Bangladeshi Ex-Minister Jailed for War Crimes Dies
An elderly former Bangladesh minister who was sentenced to life in prison for war crimes during the 1971 independence struggle died on Saturday after a prolonged illness, an official said.
Abdul Alim, 84, an opposition official, was convicted and sentenced by the country's war crimes court last October on nine charges including genocide, murder and the persecution of the minority Hindus during the war against Pakistan.
While announcing the verdict, the International Crimes Tribunal said Alim, who was a minister when the current main opposition party was in power, deserved the death penalty but spared him the hangman's noose because of his poor health and age.
After a long struggle with lung cancer, he died at a Dhaka hospital while in custody on Saturday afternoon, Bangladesh's prisons chief Syed Ifekharuddin told Agence France Presse.

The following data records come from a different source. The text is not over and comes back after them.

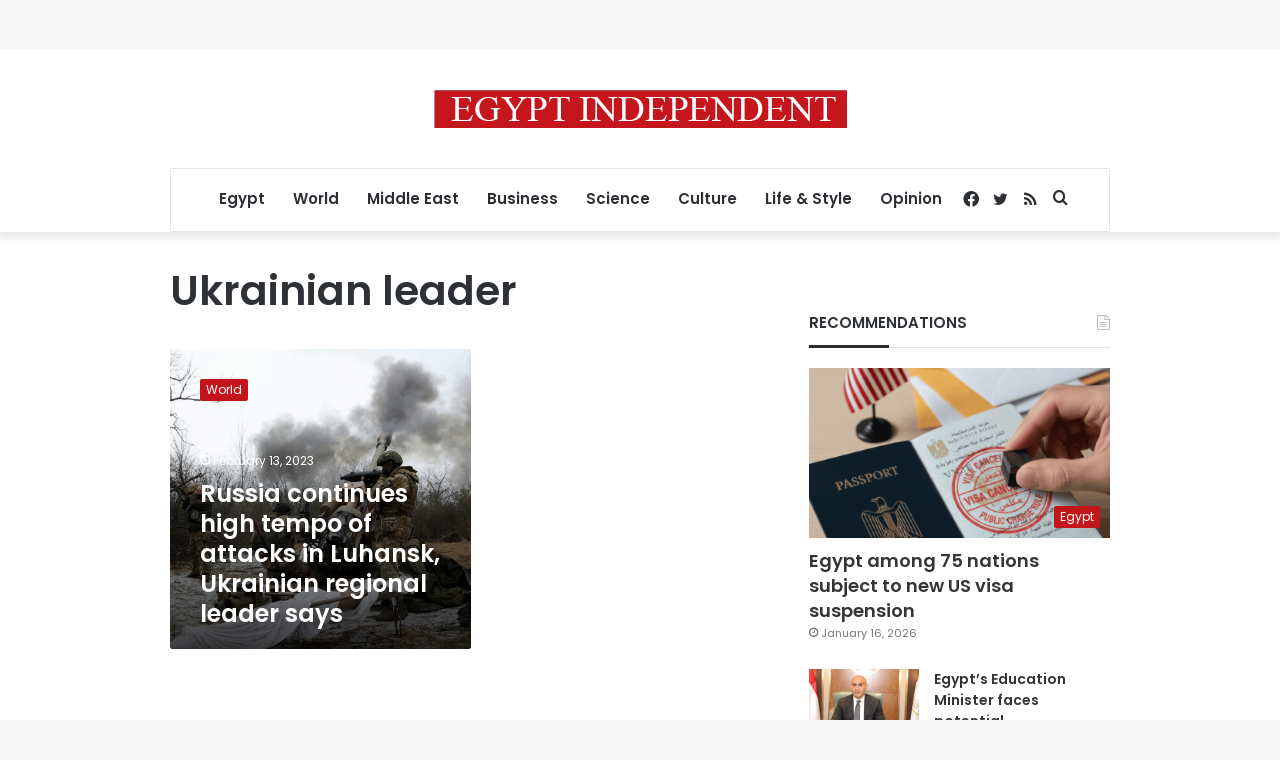

--- FILE ---
content_type: text/html; charset=utf-8
request_url: https://www.google.com/recaptcha/api2/aframe
body_size: 266
content:
<!DOCTYPE HTML><html><head><meta http-equiv="content-type" content="text/html; charset=UTF-8"></head><body><script nonce="JFh00Ks986oFW5wWEor8rw">/** Anti-fraud and anti-abuse applications only. See google.com/recaptcha */ try{var clients={'sodar':'https://pagead2.googlesyndication.com/pagead/sodar?'};window.addEventListener("message",function(a){try{if(a.source===window.parent){var b=JSON.parse(a.data);var c=clients[b['id']];if(c){var d=document.createElement('img');d.src=c+b['params']+'&rc='+(localStorage.getItem("rc::a")?sessionStorage.getItem("rc::b"):"");window.document.body.appendChild(d);sessionStorage.setItem("rc::e",parseInt(sessionStorage.getItem("rc::e")||0)+1);localStorage.setItem("rc::h",'1768748046129');}}}catch(b){}});window.parent.postMessage("_grecaptcha_ready", "*");}catch(b){}</script></body></html>

--- FILE ---
content_type: application/javascript; charset=utf-8
request_url: https://fundingchoicesmessages.google.com/f/AGSKWxUaEbwTWvXQNWk6G1s4IsdS6ls15KwLctVRp-QHGPnxdckcLpHRRLVj0P58bMz2vakR-Bp5dyR629IXpkgafIS_CwP3s9Lbz2xY38zSQVOD-IO63g89CgLuLX8hqGByfxt3aiwSXGK3xI6EpaDzY6234dPBQbHER5hU1LmYA-fSUs1WLq9k3PMrNndJ/_/150x300_/ad?type=/nbcuadops-/ads/drive./ad_commonside_
body_size: -1290
content:
window['a33e74b4-e197-4f58-9906-df504acb2846'] = true;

"His lung cancer spread to other organs of the body recently and he was admitted to the hospital on July 13," he added.
Alim was convicted of involvement in the killing of 372 Hindus in one of the worst single acts of murder during the war in the northwestern district of Joypurhat where he was a local head of a pro-Pakistani militia called Razakar Bahini.
Alim was one of a dozen opposition leaders including top Islamists to have been convicted and sentenced by the much-criticized tribunal since January last year.
The verdicts have triggered widespread violence and nationwide strikes, leaving at least 200 people dead.
Alim had been a member of parliament for three terms, and a cabinet minister in the 1970s under a government led by the Bangladesh Nationalist Party (BNP).
The BNP, now the main opposition party, has said the trials are politically motivated, aimed at targeting key opposition figures rather than meting out justice.
Bangladesh has struggled to come to terms with its violent birth, when what was then East Pakistan split from Islamabad to become independent.
The government set up the tribunal in 2010, saying trials were needed to heal the wounds of the war. It says three million people were killed and 200,000 women raped, but independent estimates put the toll at between 300,000 and 500,000.
Unlike other war crime courts, the Bangladesh tribunal is not endorsed by the United Nations, and New York-based Human Rights Watch group has said its procedures fall short of international standards.